§ **Ne isteniyor**
Metin bölümündeki "Olayı duyduğumda aklıma ilk şu gülümseten cümle geldi." cümlesini İngilizceye çevirin.

§ **Metin bölümü**
● ● ● ● ● ● ●

Olayı duyduğumda aklıma ilk şu gülümseten cümle geldi.
"bölelerinin toplayıp
bi kereye mahsuz sallandırıvericen Taksim meydanında,
bak bir daha cam kırıyorlar mı..." (Anonim, halk deyişi)
bilmezler ki, devletin MiTi ve onun gibi kaç organize birimi var.
Ordusu var, ne adamları var.
O bankaların;
değil camlarını, tozunu bile 5 dakkada bırakmayacak teknolojik gücü ve silah gücü varken
ilm-i siyaseti bilmeyen güruhun modern Lawrensler tarafından sokağa salındığını görüyoruz.
Nooldu i.m.f çok mu Kork tu?
Hayır...
AB için + mı oldu?
Hayır...
Kaçtı mı i.m.f?
hayır...
La protestonuz acaba kaç emperyalist ülkenin gündemine bomba gibi düştü ?
Hiç...
E olan camlara oldu,
O zaman akla gelen şudur;
Cam kıran yüzü kapalı genclerin köşedeki camcının çırağı olma ihtimali
lan kapatın bütün bankaları. bankalar olmasın amınim. zaten hepsi imf köpeği. biz de çözüm üretmeyiz zaten yıkarız sadece. benim cümleler de pek bi kısa oldu.

● ● ● ● ● ● ●

§ **Alıntılanan veriler**
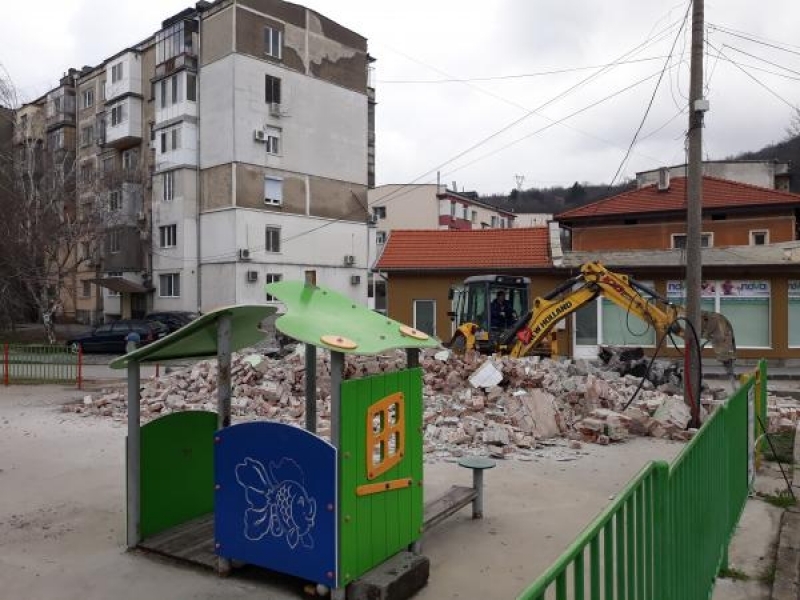 Пясъчник за детски игри ще бъде изграден на мястото на бившата нафтостанция в Свищов 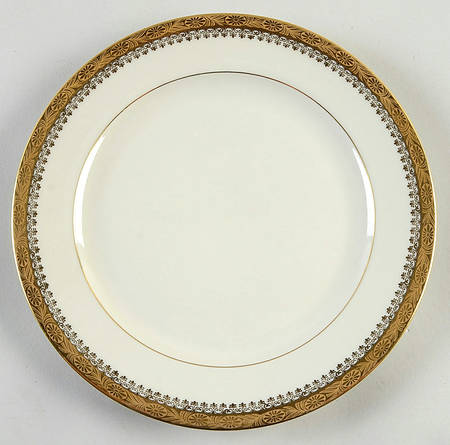 Buckingham Luncheon Plate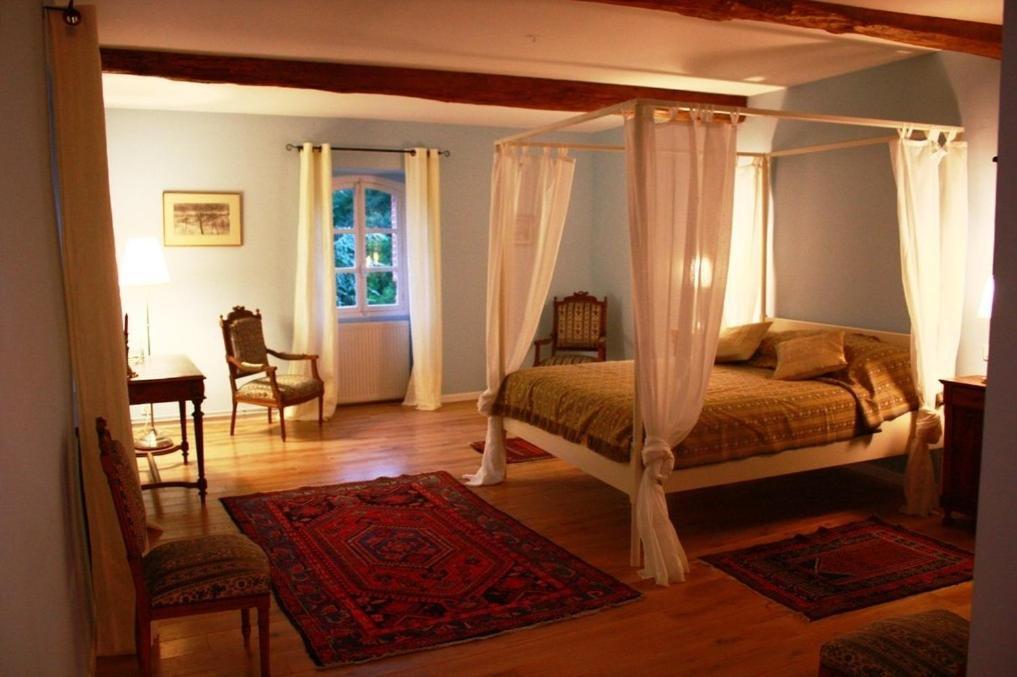 Gaudiès Chateau De Gargas B&B 객실 사진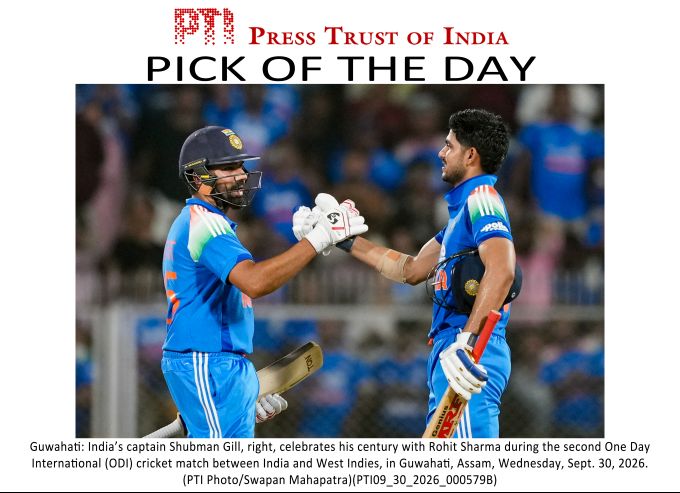 Sports Images of The Day (1 October 2026)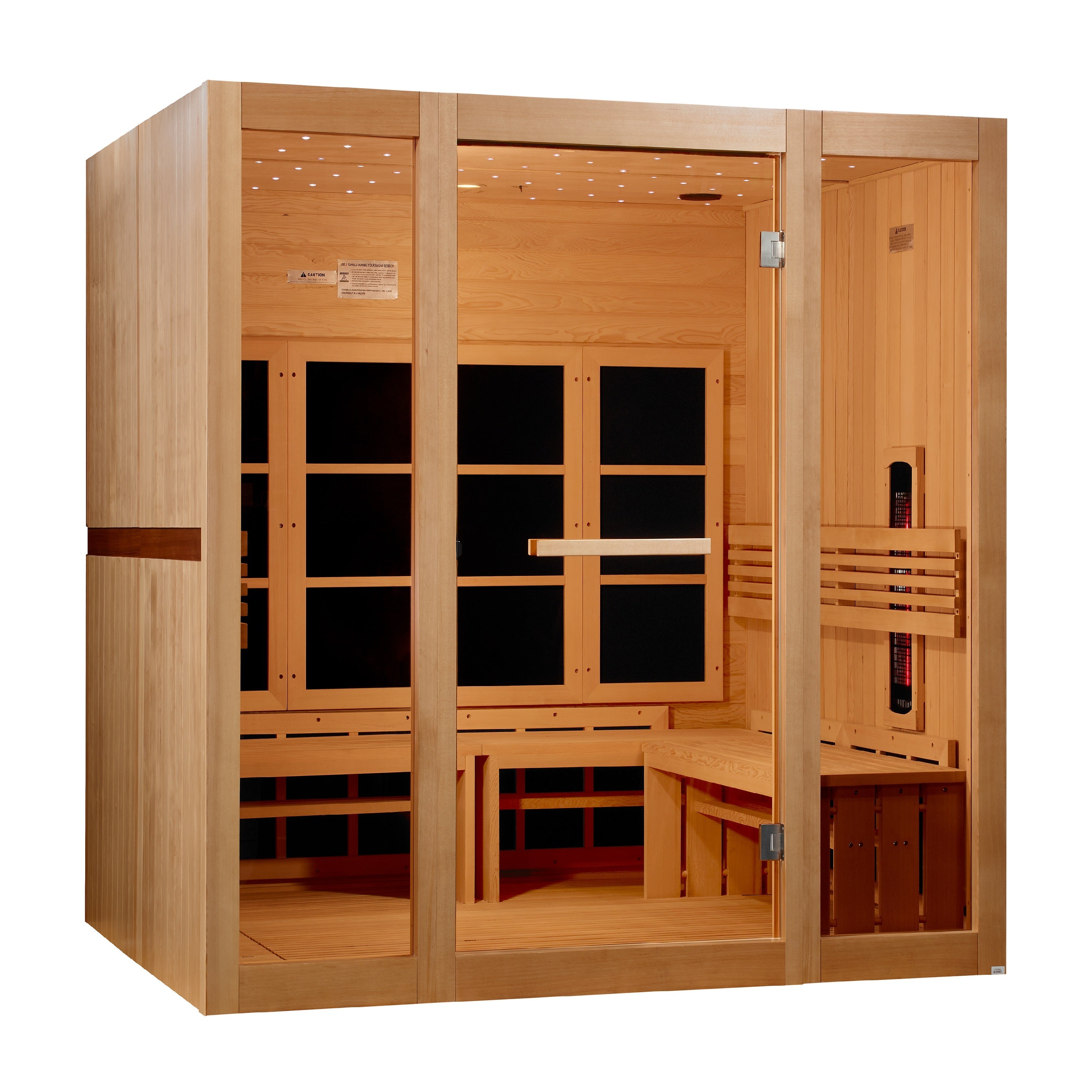 8 Person Full Spectrum Near Zero EMF FAR IR Sauna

● ● ● ● ● ● ●

§ **Alıştırma yanıtı**
When I heard about the incident, the first thing that came to my mind was the following sentence, which made me smile.